Prof. Deborah McGrady
From
In residence at
POuvoirs, LEttres, Normes (POLEN) / University of Orléans - FR
Host scientist
Prof. Philippe Haugeard
BIOGRAPHY
Deborah McGrady is Professor of French and Director of Medieval Studies at the University of Virginia. Her research interests are focused on the socio-cultural context of late medieval France. She has written on reader reception, patronage dynamics, and text-image relations in medieval manuscripts. Her forthcoming book focuses on the long and enduring history of the medieval, which she has explored through the legacy of Joan of Arc, from medieval to modern. She is now turning her attention to modern socio-political uses of the medieval to articulate progressive ideas in French comics.
PROJECT
The Return of Joan of Arc: The Maiden's Adventures in BDs, Mangas and Graphic Novels
This project revisits the role of Joan of Arc in 9th-art creations, that is, bandes dessinées, mangas, and graphic novels, with a special focus on titles from post-1980. Joan is unique given her national and global celebrity as one of the most popular historical female subjects to appear with consistent regularity in this genre and yet there has only been limited study of this corpus for which we still lack a complete bibliography. Initial scholarship has recognized the frequent use of Joan’s life story in 9th-art works to promote conservative political and religious agendas. What has been overlooked are cases where she is deployed as an iconoclastic figure, that is, as a figure from the past who challenges modern readers to question established norms.
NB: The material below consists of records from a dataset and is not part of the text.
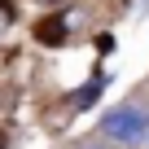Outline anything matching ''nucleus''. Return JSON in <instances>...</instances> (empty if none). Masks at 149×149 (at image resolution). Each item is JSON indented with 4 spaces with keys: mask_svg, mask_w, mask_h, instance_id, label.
<instances>
[{
    "mask_svg": "<svg viewBox=\"0 0 149 149\" xmlns=\"http://www.w3.org/2000/svg\"><path fill=\"white\" fill-rule=\"evenodd\" d=\"M79 149H105V145H92V140H84V145H79Z\"/></svg>",
    "mask_w": 149,
    "mask_h": 149,
    "instance_id": "f03ea898",
    "label": "nucleus"
},
{
    "mask_svg": "<svg viewBox=\"0 0 149 149\" xmlns=\"http://www.w3.org/2000/svg\"><path fill=\"white\" fill-rule=\"evenodd\" d=\"M101 136L114 140V145H140L149 136V114L140 105H118L101 118Z\"/></svg>",
    "mask_w": 149,
    "mask_h": 149,
    "instance_id": "f257e3e1",
    "label": "nucleus"
}]
</instances>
My study sets out to provide the first comparative study of 9th-art material on Joan in French, Japanese, and American traditions with the goal of examining how her life and story are reimagined in ways that disrupt norms, whether speaking of gender, sexuality, and national identity or the aesthetic conventions governing these work that often reify conservative standards (especially the reductive representation of women in 9th-art book arts to caricatures and stereotypes). In addition to providing a counter-example of Joan serving to argue against conservative ideologies, this study answers recent calls for greater attention given to women as creators, readers, and subjects of 9th-art works. This intense scholarly focus on Joan of Arc represents the first phase in a larger project dedicated to the innovative use of the premodern past in 9th-art works to address modern cultural dilemmas, ranging from migration and the environment to gender, sexuality, and national identity.